My Computer Says Humans Make Hurricanes Stronger

Oh, but that real life stuff, who cares? This is the entire summation of an article published yesterday in the Proceedings of the National Academy of Sciences. This guy turned back the clock on 22 climate models, plugged in the numbers as if the Industrial Revolution never happened, and concluded that only the addition of human-related fossil fuel pollution could raise ocean temperatures by one degree, which some other climate scientists have theorized instensify hurricane strength. So we take a what-if scenario inside a computer program, and we prove another what-if scenario, that average ocean temperatures have risen, increasing the number of strong hurricanes. And this warrants news coverage? The only thing you need to read in the article is the last sentence: "Santer and his colleagues did not address the historical hurricane intensity record." Santer's group also ignored reality because ocean temperatures have actually dropped in the last two years.
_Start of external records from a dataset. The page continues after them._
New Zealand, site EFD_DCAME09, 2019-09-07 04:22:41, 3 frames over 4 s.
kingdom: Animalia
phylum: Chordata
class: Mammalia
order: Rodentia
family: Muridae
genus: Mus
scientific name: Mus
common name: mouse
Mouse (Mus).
But that doesn't matter to the media, because some scientist, somewhere, said global warming is happening because people did all that icky polluting. That's what matters. What matters to me, and to good science, is that this study has no predictive value or even descriptive value. The study does not predict how many hurricanes of a certain strength will occur, and doesn't even match the historical record of hurricane intensity. All that work does nothing. It is a total waste of research funding.

2 comments:

  1. This reminds me of an old SNL skit. It was a talking heads panel debating the qestion, "What if Eleanor Roosevelt could Fly?"

    ReplyDelete
  2. Rabbit:

    Yes! And it's only the buzzwords Global Warming that made this thing news, otherwise it would have been an obscure article testing climate modeling software.